WORK TO DO:
(a) List every commodity for which the grain market report gives sales figures.
(b) Proceed with the grain market report from the point where it stops.

Marketing year grain sorghum sales for the year ending August 31 totaled 197 million bushels with 10 days left in the year, up 134 million or 210% from the previous year. The total falls about 8 million below USDA’s target of 205 million with a week and a half to go. Actual shipment data is very similar. End users in China are aggressively buying U.S. grain sorghum that doesn’t have problems passing inspections at the port, even as officials search for a way to block these imports. U.S. grain sorghum is much cheaper than the expensive reserve corn that officials there would prefer end users use.

News reports indicate that several thousand Russian troops, along with tanks, crossed the border into Ukraine, taking control of areas in southeastern Ukraine. That lifted grain prices on the slim chance that things could escalate to the point of impacting exports from the region over the approaching three-day holiday weekend.

December corn continued to fail attempts to rally through the 20-day average at $3.69 throughout the day, but finally achieved the objective in the final minutes of trade. That, along with the increased Ukraine risk, could provide more support going into the three-day weekend amid a lack of harvest results from the Midwest yet. However, there’s little sense that market sentiment has changed.


Exporters sold 45.1 million bushels of soybeans in the week ending August 21. The total included net cancellations of 2.3 million bushels of old-crop soybeans and net sales of 47.4 million bushels of new-crop soybeans. China reduced previous purchases of old-crop sales by 2.0 million bushels, while buying 24.1 million new-crop bushels.

Marketing year sales for the year ending August 31 total 1.691 billion bushels, up 325 million or 24% from the previous year. The total is 51 million bushels above USDA’s target for the year, with 10 days of potential sales and/or cancellations to go. That’s a big above the normal pace of carryover, with new-crop sales already on a record pace. The data currently suggests that we will come in close to USDA’s target of 1.640 billion bushels, but USDA will once again likely have to push its new-crop export target higher, with shipments stretching port capacity through the fall into early winter; mostly going to China.

Soymeal sales are slowing, with the latest week’s net sales of just 1.1K tons, while new-crop sales were at a modest 76.1K tons. There were net reductions of 11.3K tons of old-crop soyoil during the week, with no new-crop sales.

September soymeal rallied more than $20 at one point today, with September soybeans up nearly 40 cents at one point. However, these contracts are thinly traded ahead of the delivery period and it didn’t take much of a shift in dynamics to pull prices off their highs. In fact, the September soybean contract ended up nearly 50 cents off its session high with losses of 12 cents on the day.

November bounced off recent lows, garnering strength from strong export demand, moving 5 cents higher on the day. However, the overall tone remains bearish, with traders sensing that Sudden Death Syndrome will not be a big enough problem to offset the large supplies coming.

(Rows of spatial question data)

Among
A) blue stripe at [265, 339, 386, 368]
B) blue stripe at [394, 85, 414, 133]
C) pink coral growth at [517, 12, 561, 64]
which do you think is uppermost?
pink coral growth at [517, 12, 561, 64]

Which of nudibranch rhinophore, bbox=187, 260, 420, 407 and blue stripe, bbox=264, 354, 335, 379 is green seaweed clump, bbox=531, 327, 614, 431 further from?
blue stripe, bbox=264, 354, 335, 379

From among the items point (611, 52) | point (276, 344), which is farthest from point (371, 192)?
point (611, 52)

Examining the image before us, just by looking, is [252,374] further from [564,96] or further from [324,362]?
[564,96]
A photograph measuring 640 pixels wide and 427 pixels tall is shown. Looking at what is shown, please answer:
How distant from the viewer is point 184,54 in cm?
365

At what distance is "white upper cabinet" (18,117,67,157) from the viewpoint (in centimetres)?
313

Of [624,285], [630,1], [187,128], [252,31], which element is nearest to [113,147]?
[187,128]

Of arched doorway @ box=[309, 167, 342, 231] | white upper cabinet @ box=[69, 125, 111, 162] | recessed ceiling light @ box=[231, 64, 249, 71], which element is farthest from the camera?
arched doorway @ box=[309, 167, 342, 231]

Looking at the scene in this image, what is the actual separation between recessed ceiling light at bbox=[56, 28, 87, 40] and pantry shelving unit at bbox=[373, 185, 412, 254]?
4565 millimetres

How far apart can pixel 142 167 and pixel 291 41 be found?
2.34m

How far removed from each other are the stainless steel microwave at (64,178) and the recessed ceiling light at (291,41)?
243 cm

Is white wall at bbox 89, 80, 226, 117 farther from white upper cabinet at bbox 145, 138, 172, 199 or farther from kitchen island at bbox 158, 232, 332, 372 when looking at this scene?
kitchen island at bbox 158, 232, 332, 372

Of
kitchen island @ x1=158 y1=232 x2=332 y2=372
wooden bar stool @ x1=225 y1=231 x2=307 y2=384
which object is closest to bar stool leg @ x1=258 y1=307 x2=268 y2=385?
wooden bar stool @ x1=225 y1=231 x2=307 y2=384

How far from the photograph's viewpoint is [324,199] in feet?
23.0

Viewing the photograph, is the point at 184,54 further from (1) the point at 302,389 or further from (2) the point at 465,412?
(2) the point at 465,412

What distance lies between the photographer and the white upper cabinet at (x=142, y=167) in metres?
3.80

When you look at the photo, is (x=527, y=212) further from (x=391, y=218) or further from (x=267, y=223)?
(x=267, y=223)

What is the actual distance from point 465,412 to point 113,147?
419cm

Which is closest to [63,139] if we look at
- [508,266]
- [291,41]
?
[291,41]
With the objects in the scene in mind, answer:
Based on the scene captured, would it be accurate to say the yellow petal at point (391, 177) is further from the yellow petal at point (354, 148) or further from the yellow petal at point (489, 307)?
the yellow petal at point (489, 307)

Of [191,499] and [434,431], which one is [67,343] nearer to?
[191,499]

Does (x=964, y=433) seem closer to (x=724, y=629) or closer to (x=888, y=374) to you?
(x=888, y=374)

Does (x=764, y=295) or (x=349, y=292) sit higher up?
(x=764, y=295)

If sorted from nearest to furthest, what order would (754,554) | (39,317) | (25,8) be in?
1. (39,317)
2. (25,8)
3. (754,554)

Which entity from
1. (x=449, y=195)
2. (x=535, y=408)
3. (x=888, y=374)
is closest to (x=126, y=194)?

EXPECTED ANSWERS:
(a) grain sorghum, soybeans, soymeal, soyoil

(b)
Exporters sold 14.8 million bushels of wheat in the week ending August 21, up from 7.7 million the previous week, but down from the five-year average for the week of 22.8 million. Brazil bought another 3.5 million bushels of U.S. hard red winter wheat in the week, while taking shipment of 1.2 million of the same. Millers there continue to buy U.S. wheat, mostly hard red winter, even though they now have to pay a 10% import tariff.

Marketing year sales to all destinations total 414 million bushels, down 143 million or 26% from the previous year. Sales to date exceed the seasonal pace needed to reach USDA’s target by May 31 by 34 million bushels, down from 40 million the previous week.

Wheat quickly rallied to double-digit gains this morning on escalation of the war in Ukraine as Russian troops and tanks pour across the border. The risk of exports being significantly impacted for a long period of time remains low, but traders still wanted to add risk premium ahead of a three-day holiday weekend just in case.

Chicago and Kansas City managed to rally to three-week highs, but then prices pulled well off those highs late in the session as day traders took profits. This suggests a lack of conviction at this time of the Ukraine story being a long-term bullish factor for the wheat market.


Beef export sales improved to 11.7K metric tons in the week ending August 21, up from 7.3K the previous week, but closer to the middle of this year’s range of sales. Actual shipments totaled 14.0K tons, which was closer to the high end of the range for the year.

Live cattle futures firmed today as traders started to believe that this week’s cash could build on last week’s late strength. Supplies of cattle remain tight. The trade believes that they will increase next month. Demand for ground beef remains quite resilient and packer margins remain solid, near $60 per head. Yet, the chart signals would continue to argue that this is a correction in an otherwise down-trending market as we head into the fall.

Boxed beef movement increased to 232 loads on Wednesday, up from 184 loads the previous day and up from 215 loads the previous week. Choice cuts were down another $1.07 to $247.41 per cwt and have been down every day for nearly three weeks. Select cuts were down $0.88 to $237.60 per cwt. The Choice/Select spread dropped to $9.81 per cwt, down from $10 the previous day, but up from $8.48 the previous week.

Product movement at mid-morning today was again good at 110 loads. Choice cuts were down another $0.34, while Select cuts were down $2.02 per cwt, pushing the Choice/Select spread to $11.50 per cwt. If that holds, it would be the strongest spread since May 8.

October live cattle surged to their highest level in more than two weeks today. The rally managed to top the 20-day moving average at $149.75, but fell short of the 40- and 50-day moving averages, at 152.67 and $152.72 respectively. Traders need to see resurgent strength in the cash market into next month to change current sentiment that believes that current strength is merely temporary until larger supplies hit the market next month.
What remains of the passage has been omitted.